EXERCISE INSTRUCTIONS - Below is a set of entries. Reproduce exactly the lines from the one containing "phylum: Chordata" through the end, both included.

EXERCISE INPUT -
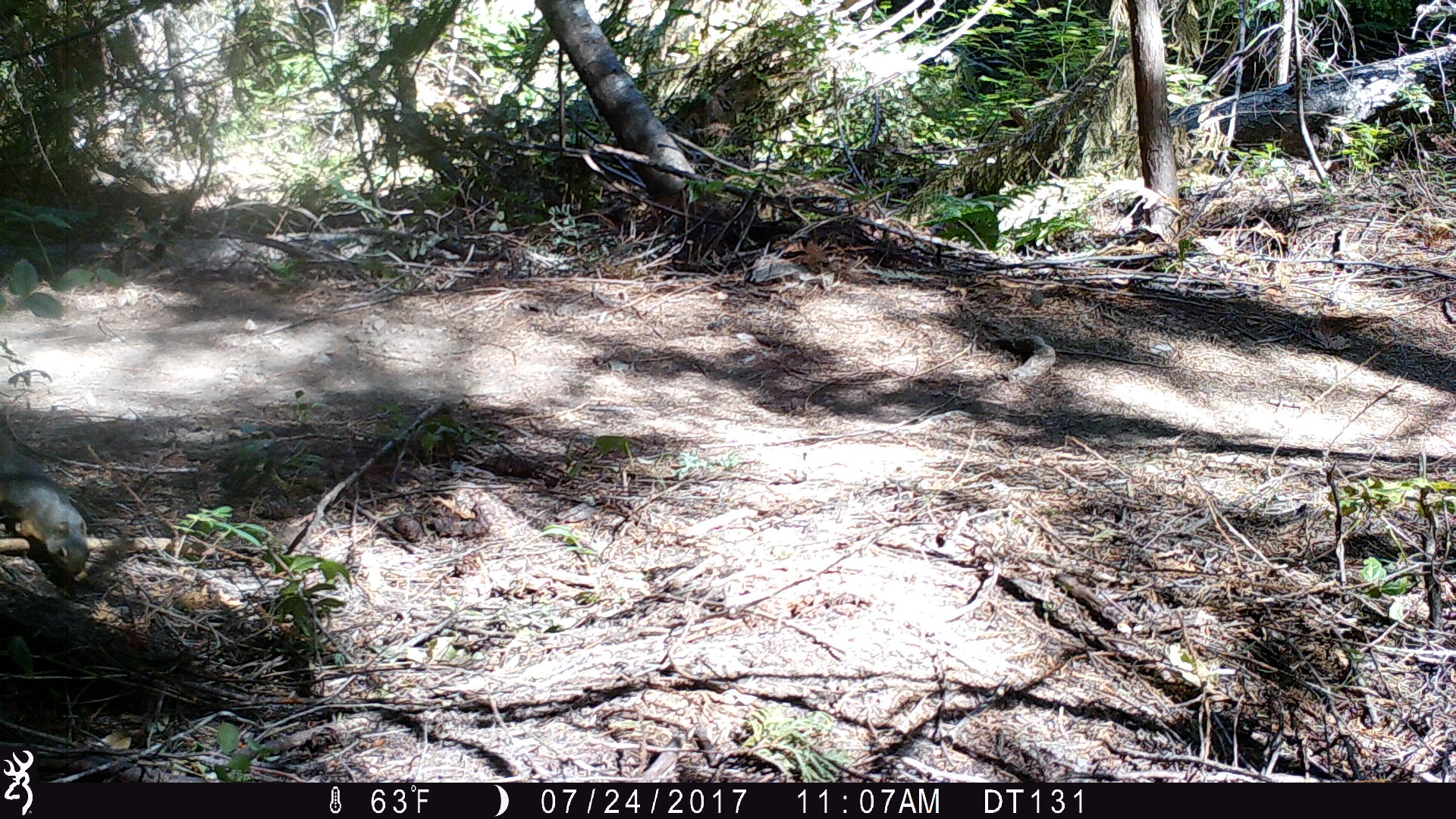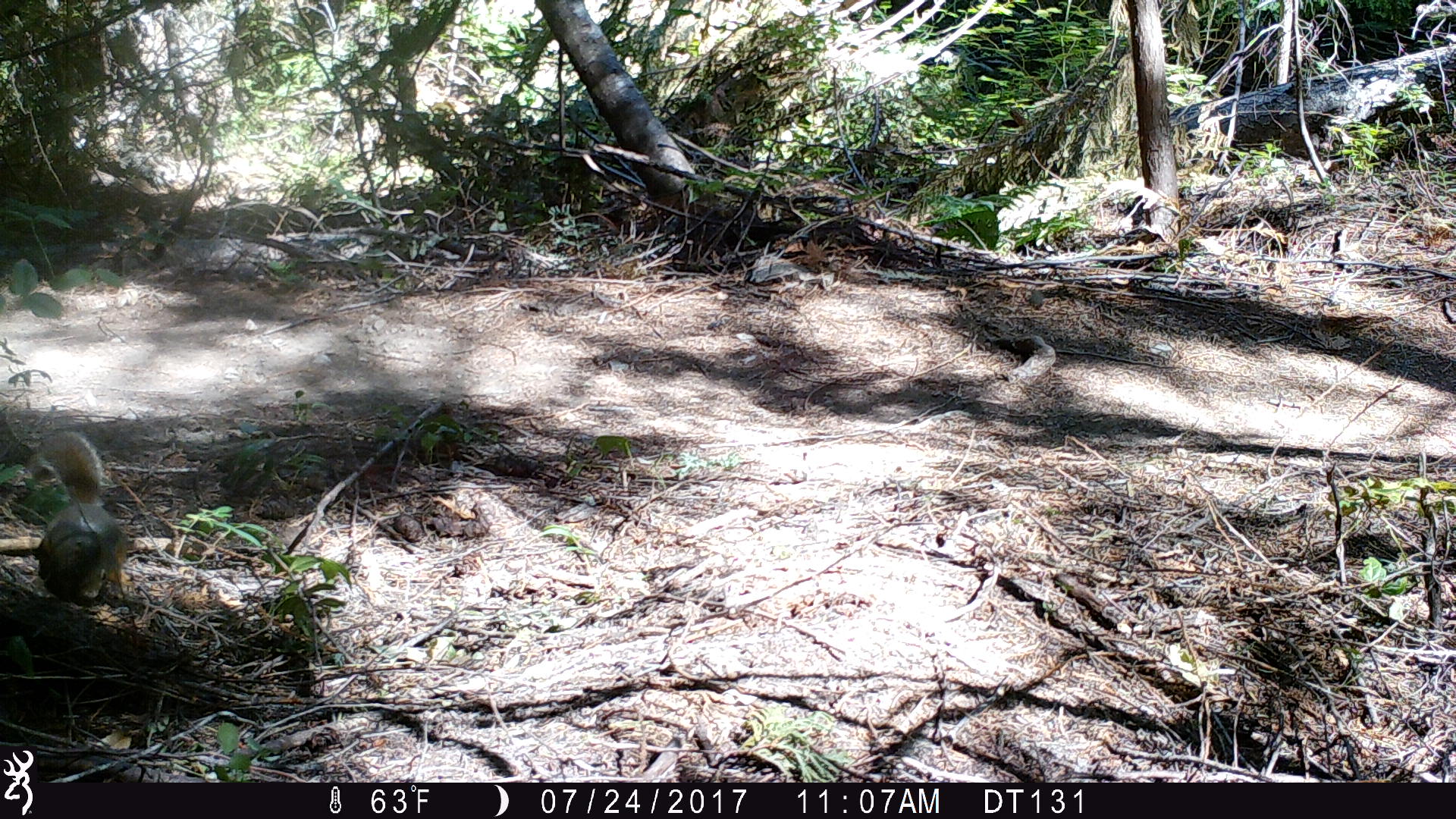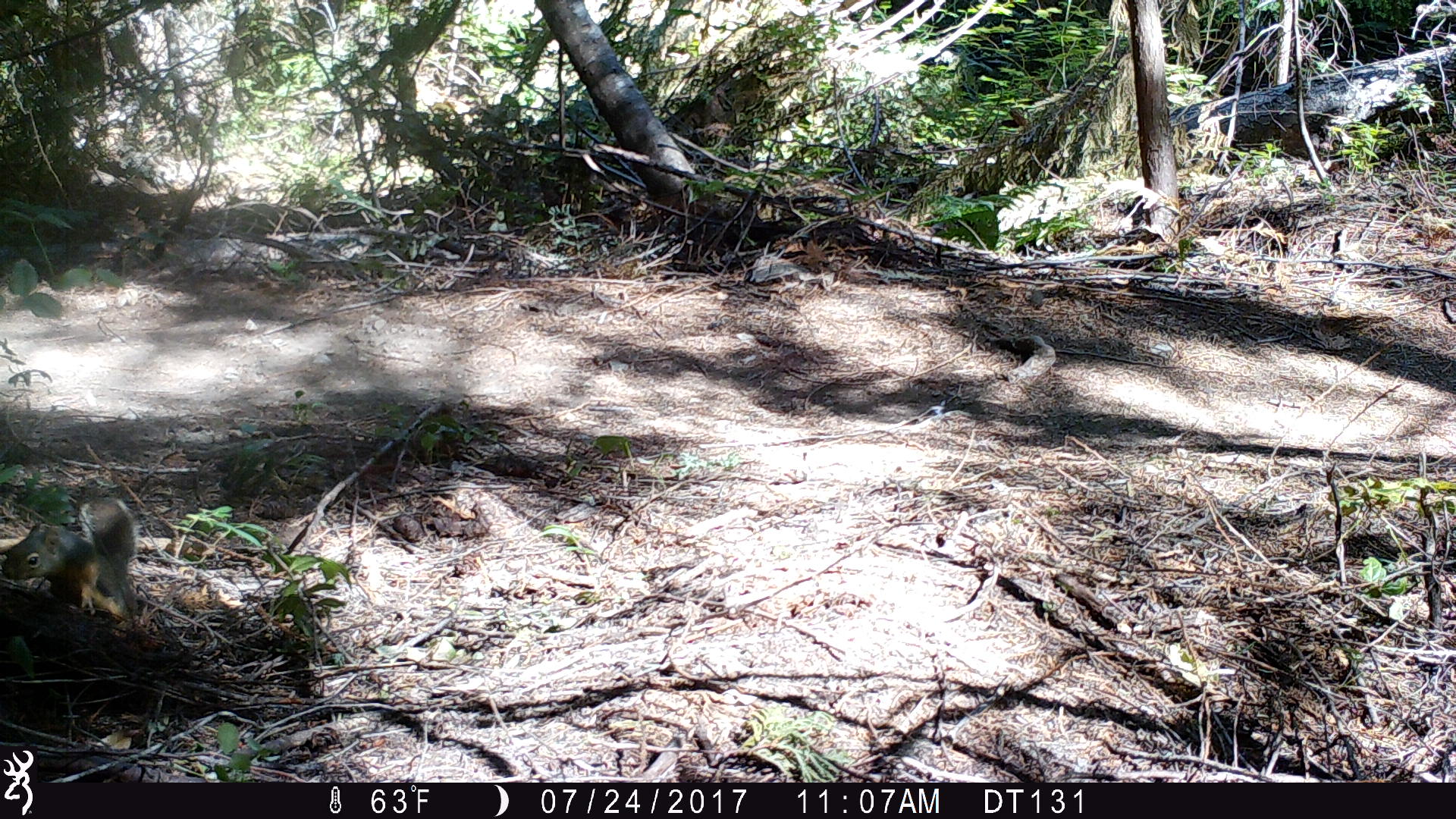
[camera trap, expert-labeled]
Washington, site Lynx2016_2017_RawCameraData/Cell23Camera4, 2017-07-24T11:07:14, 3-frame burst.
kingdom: Animalia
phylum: Chordata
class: Mammalia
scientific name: Mammalia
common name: small mammal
Small mammal (Mammalia). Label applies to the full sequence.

SOLVED EXERCISE -
phylum: Chordata
class: Mammalia
scientific name: Mammalia
common name: small mammal
Small mammal (Mammalia). Label applies to the full sequence.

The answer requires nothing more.